That sweet baby needs to be a pet imo. Pigeon pants! Lol.. or a large airy cage on the balcony can work for when your not home and at night.


----------



## Colombina (Jan 22, 2017)

Hi! In my experience a storage shelf is a good way to give to pigeons a place where nesting, sleeping at night, eating, etc...In short, a good pigeon home! 

A cheap one (10 or 15 euro) works well. Just to get you an idea something similar to this one would be ok:

https://www.leroymerlin.fr/v3/p/pro...ablettes-l-72-5-x-h-145-x-p-30-cm-e1500998682

The link is in French language but you can see the photos. 

My pigeons love this solution!

You can easily organize it: I cover all the 4-shelves with paper (I collect free paper around the city) and replace it twice a day. 
I put on one of the shelves a plastic fruit crate like the one in the pic: you just have to put paper inside it. It's easy to wash (for example, you can wash it in the bath tube) and to keep clean, you can also periodically replace it with a new one. It's a good nest or bed! If you want to spoil her, you could put inside the box a cushion covered by a puppy pad trainer (lol I discovered that pigeons love sitting on cushions!). 
Lastly, you just have to put on your storage shelf water and food bowls (or, for food, plastic flower pot saucers). 

As I wanted to protect the wall behind the shelf I put a remnant of wall paper on the back of the shelf (see the pic, btw she is Aurora). 
To protect the floor from poops I put paper on the ground.

Of course, keeping a bird free in a room takes time, patience and a bit of "spirit of sacrifice" 😉 .


----------



## sukipij (Mar 30, 2019)

I finally bought a cage and put PIJI inside. She's so unhappy about it and never settled even a minute 😞 She's anxious and frightened. I hope she gets adjusted soon fingers crossed. 

She escaped the balcony today morning 😞 
I've been sick since yesterday so i didn't wake up early in the morning. My mother said she was searching for you in usual spots and flew right out of balcony. However she came back as soon I went out and called her name. Thank God. 

I see a pattern in her escapes. Her 1st escape was the morning after my son's birthday party. Yesterday some relatives visited us and they went in to see Piji on top of the shelf. Today morning she flew away. 

Anyway I got cage now and hopefully everything goes fine. Attaching the pictures of her cage. Looking forward for your valuable suggestions. 

Thankyou so much Marina, Ladygrey and Colombina.


----------



## Jay3 (May 4, 2008)

The cage is fine. Good job. Now instead of the round perches, can you put a shelf running from front to back on one side? They like a flat perch, rather then a round perch. A flat per is more natural and they don't have to grab it tightly with their feet to roost on it. If you cannot put a shelf in, then just put in a brick. He can use that for a perch. 

If you can get 2 of those round perches that fit in the cage from front to back, you can put them up with a few bars between them, and put a board on them for a shelf. A 4-inch or 6-inch board would work well.


----------



## sukipij (Mar 30, 2019)

Thank you Jay. Sure will try to get a shelf for her. As she is so upset about the cage I'm planning to use it only in night.
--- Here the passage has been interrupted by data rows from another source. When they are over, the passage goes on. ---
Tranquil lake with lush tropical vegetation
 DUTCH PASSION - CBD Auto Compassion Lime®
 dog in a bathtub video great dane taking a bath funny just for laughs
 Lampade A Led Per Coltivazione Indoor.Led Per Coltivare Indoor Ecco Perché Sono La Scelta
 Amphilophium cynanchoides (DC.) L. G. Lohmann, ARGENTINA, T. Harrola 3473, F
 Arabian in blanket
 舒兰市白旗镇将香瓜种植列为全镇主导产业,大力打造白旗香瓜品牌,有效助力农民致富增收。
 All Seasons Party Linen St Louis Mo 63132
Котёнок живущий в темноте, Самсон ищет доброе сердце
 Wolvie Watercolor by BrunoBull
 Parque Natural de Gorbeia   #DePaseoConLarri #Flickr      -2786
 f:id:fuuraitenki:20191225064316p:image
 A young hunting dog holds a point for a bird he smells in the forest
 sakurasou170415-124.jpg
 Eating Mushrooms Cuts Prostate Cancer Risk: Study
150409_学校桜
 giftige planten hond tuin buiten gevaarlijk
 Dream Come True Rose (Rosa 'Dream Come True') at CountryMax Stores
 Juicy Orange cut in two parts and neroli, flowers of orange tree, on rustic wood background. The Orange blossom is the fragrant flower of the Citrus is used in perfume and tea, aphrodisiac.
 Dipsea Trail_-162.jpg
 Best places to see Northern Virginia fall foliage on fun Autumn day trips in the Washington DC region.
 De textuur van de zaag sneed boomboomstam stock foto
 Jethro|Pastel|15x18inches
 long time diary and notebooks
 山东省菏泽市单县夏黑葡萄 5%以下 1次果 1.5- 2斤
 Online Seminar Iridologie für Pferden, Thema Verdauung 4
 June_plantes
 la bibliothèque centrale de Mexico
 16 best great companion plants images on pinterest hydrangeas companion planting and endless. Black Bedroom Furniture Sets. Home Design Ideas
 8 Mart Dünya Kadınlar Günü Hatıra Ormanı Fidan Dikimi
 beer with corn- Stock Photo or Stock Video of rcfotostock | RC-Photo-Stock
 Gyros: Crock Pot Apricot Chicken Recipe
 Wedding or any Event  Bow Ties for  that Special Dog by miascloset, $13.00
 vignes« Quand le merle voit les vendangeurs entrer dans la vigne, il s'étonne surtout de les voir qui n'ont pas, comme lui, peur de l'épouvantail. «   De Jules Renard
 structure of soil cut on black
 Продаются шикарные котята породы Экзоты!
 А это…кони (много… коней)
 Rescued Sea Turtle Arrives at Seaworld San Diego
In the previous box I kept her a cloth pinned to the top of the box as roof and she stayed under it at night. Later when she could climb out of the box, she sleeps on that cloth roof like a hammock. Instead of shelf can I put her a hammock in cage ?


----------



## Marina B (May 5, 2011)

Try both, a flat perch and a hammock and see which one she prefers. You can also put a brick or something on the top of the cage for perching during the day. Her food and water can also go inside the cage. Hopefully in time she will start to view the cage as her territory.

A couple of newspapers on the bottom will also help. Every morning you can just remove the top layer with the droppings. Makes cleaning so much easier.


----------